Extracted records
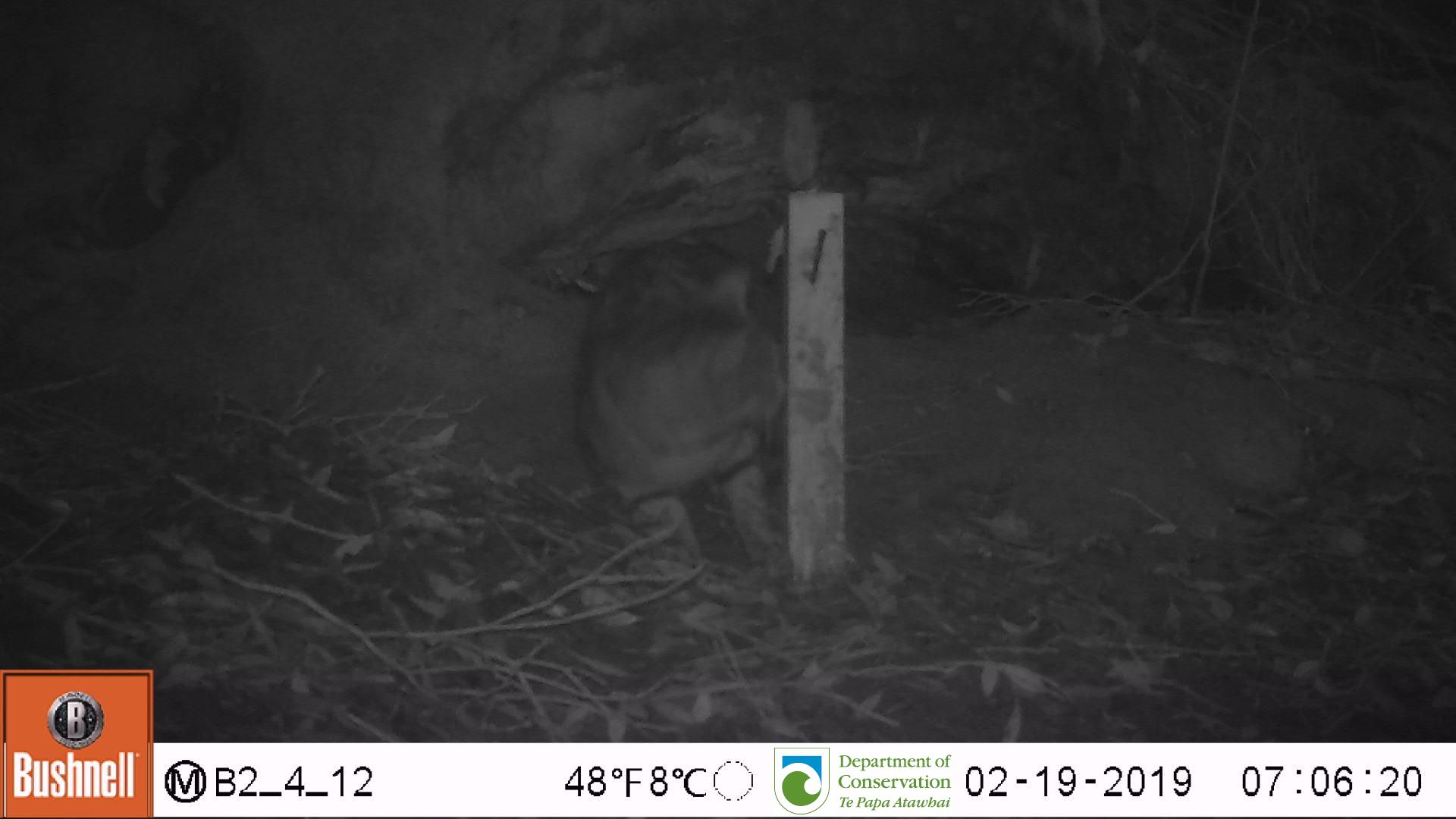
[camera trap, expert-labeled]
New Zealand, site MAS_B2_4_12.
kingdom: Animalia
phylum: Chordata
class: Mammalia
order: Carnivora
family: Felidae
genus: Felis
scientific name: Felis catus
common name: domestic cat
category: cat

**Assignment**
An exact copy of every entry above is required, without the pictures.

**Final answer**
[camera trap, expert-labeled]
New Zealand, site MAS_B2_4_12.
kingdom: Animalia
phylum: Chordata
class: Mammalia
order: Carnivora
family: Felidae
genus: Felis
scientific name: Felis catus
common name: domestic cat
category: cat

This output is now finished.